The story included a couple of Instagram posts including this one from a creator who makes clips highlighting how different generations behave at work:

That’s exaggerated obviously but there really is a bumper crop of stories about this. Business Insider has one about Gen-Z and oversharing.





When reporting for this story, I heard from one woman who had to explain to an intern that it wasn’t OK to take her bra off in the office, and another whose manager told her some pretty extensive details about her birth, including her mother’s episiotomy. Another person described their coworker as an “emotional vampire” who often delves into details about her ex’s alcoholism and her sexual relationship with her current partner and overtakes meetings with her personal and professional problems, sucking energy and space from everyone else. A friend of mine — a new manager — has spent the past several months navigating a direct report’s on-again, off-again relationship with their partner.

Almost all of us have had the experience of watching a certain coworker approach our desks or pop up on a video call and thought to ourselves, “Oh, boy, what’s the story going to be today?” Random gossip is fun! Sharing is a way to bond! But also, maybe the guy from IT doesn’t need to know about your grandmother’s illness and your subway run-in with your ex…

Constance Noonan Hadley, an organizational psychologist who founded the Institute for Life at Work, says there’s lots of anecdotal evidence that “people don’t know how to behave in what we consider traditionally professional ways” at work. People scroll on their phones during meetings, or dress in office attire that’s more fitting for a night on the town. Or, they get anxious about small talk and swing too far in the Big Talk direction. “I think perhaps people have misunderstood that whole idea of just full, unfettered self-expression,” Noonan Hadley says.





The oversharing isn’t limited to talking.

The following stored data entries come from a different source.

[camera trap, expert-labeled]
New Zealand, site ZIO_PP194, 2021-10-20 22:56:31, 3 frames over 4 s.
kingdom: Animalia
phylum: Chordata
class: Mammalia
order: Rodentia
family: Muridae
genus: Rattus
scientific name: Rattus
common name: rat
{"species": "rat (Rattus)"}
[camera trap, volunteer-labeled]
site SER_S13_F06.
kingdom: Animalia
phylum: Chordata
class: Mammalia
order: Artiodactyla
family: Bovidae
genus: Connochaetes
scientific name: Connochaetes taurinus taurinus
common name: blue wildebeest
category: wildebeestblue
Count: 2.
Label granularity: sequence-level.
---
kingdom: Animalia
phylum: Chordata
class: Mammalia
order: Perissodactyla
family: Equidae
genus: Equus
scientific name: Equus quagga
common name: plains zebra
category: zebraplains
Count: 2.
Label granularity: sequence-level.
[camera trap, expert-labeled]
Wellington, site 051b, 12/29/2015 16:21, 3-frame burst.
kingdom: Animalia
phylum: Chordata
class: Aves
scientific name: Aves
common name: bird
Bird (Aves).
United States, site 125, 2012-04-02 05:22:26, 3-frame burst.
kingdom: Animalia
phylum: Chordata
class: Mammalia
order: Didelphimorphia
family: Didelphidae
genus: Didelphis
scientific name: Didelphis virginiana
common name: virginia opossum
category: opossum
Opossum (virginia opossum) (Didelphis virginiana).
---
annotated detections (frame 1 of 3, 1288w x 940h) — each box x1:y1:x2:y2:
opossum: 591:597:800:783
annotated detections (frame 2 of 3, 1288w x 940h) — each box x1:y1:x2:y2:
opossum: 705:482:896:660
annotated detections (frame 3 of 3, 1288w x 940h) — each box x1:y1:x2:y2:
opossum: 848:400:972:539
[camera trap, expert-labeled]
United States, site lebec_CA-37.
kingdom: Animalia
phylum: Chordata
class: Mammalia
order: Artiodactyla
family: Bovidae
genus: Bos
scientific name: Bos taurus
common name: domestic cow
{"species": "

There was an “office siren” trend on TikTok last year which is exactly what it sounds like, i.e. young women dressing provocatively because…why not? The discussion on TikTok was about what might or might not get them a reprimand from HR and/or sent home.

Even Slate jumped on the trend about Gen-Z in the office. They pulled this long quote from a manager who posted some of their struggles online.

They are chronically disgruntled. I work hard to be fair, compassionate, and supportive while also maintaining the high standard of performance common to our company. But members of this group always seem to be grumbling about how they are treated unfairly. I have been accused of “humiliating” someone by asking a routine follow-up question to a report they gave to a meeting. They have a group chat where they complain about myself and my higher-ups being cruel and inhumane because we ask them to arrive at the office by 8 a.m. (a standard expectation in our field), correct their mistakes, and suggest that they take on new challenges. I’m “mean” because I ask them to redo work that is below par. They talk constantly of quitting.

Sometimes they complain to management, but more often they complain to each other, and the venting turns into an echo chamber of toxicity that drags morale. We are paid very well for our industry, but they frequently complain they aren’t being paid enough. Because I have no power to give them money, I often ask what else I can do to make their jobs more fulfilling and help them to do their jobs well. They don’t know.





Of course every generation that comes along seems to get this treatment. The Millennials certainly did. What’s different about Gen Z is that most of them had their schooling interrupted by the pandemic and they also never knew a world without cell phones and social media. So they are a bit different. Maybe they’ll fall in line as they get older. Probably they will. But for now, a lot of them are struggling with workplace expectations.